In Georgia, the collateral estoppel doctrine precludes the re-adjudication of an issue that has previously been litigated and adjudicated on the merits in another action between the same parties or their privies. Like res judicata, collateral estoppel requires the identity of the parties or their privies in both actions. However, unlike res judicata, collateral estoppel does not require identity of the claim — so long as the issue was determined in the previous action and there is identity of the parties, that issue may not be re-litigated, even as part of a different claim.
Thomas County Bd. of Tax Assessors v. Thomasville Garden Center, Inc., 277 Ga.
App. 591, 593 (2) (627 SE2d 192) (2006).
Based on our analysis in Division 1, collateral estoppel likewise precludes
Vanterpool’s paternity action. The same parties in a prior action (divorce) agreed that
there were no children born of the marriage, and that finding was adopted by the trial
court in a final order. That issue may not now be re-litigated in this proceeding.

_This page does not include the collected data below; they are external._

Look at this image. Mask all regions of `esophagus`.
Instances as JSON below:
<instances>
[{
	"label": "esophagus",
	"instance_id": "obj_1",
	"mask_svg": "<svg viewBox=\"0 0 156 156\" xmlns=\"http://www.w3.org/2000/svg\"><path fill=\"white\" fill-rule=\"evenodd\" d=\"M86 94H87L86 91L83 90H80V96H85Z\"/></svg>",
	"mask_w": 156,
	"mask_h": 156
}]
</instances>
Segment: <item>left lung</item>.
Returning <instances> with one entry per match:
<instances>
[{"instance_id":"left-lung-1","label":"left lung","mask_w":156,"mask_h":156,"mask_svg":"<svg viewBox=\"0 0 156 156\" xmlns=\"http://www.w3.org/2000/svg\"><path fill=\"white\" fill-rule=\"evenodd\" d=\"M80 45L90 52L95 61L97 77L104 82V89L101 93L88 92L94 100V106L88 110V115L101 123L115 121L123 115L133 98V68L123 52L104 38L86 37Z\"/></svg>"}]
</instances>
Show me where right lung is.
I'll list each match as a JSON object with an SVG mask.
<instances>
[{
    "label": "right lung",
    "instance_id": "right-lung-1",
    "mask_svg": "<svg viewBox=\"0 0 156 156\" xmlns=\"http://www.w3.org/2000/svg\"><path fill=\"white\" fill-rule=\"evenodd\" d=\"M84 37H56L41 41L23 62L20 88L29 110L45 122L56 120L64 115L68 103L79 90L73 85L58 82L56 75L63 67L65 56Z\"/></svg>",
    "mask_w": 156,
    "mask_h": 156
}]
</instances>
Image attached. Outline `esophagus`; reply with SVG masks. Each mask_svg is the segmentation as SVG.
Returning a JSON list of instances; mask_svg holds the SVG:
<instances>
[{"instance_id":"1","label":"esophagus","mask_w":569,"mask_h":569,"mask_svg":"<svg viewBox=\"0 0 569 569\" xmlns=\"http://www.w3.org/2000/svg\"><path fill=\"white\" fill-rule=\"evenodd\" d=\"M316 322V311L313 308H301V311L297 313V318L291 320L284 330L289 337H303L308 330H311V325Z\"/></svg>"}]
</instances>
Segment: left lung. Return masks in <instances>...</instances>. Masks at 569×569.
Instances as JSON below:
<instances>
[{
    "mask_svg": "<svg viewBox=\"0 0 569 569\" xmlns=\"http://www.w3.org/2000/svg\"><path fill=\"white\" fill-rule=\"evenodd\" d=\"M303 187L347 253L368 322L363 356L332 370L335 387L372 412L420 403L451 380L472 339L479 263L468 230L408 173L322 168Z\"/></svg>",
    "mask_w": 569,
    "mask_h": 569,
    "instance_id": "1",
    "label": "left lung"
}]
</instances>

Moreover, “[p]arties to stipulations and agreements entered into in the course of
9 judicial proceedings are estopped from taking positions inconsistent therewith[.]”
Macuch, 170 Ga. App. at 468 (1). Vanterpool’s declaration in her answer to the
divorce suit that there were “no children born or expected of [the] marriage” is
inconsistent with her attempt to now legally establish that there were children born
of the marriage. Thus, the preclusion doctrines apply to bar her paternity action.
3. Based on our holding that Vanterpool’s claim is barred, we need not address
her final enumeration in which she argues that the trial court erred in granting
summary judgment to Patton.
Judgment affirmed. Doyle, P. J., and Markle, J., concur.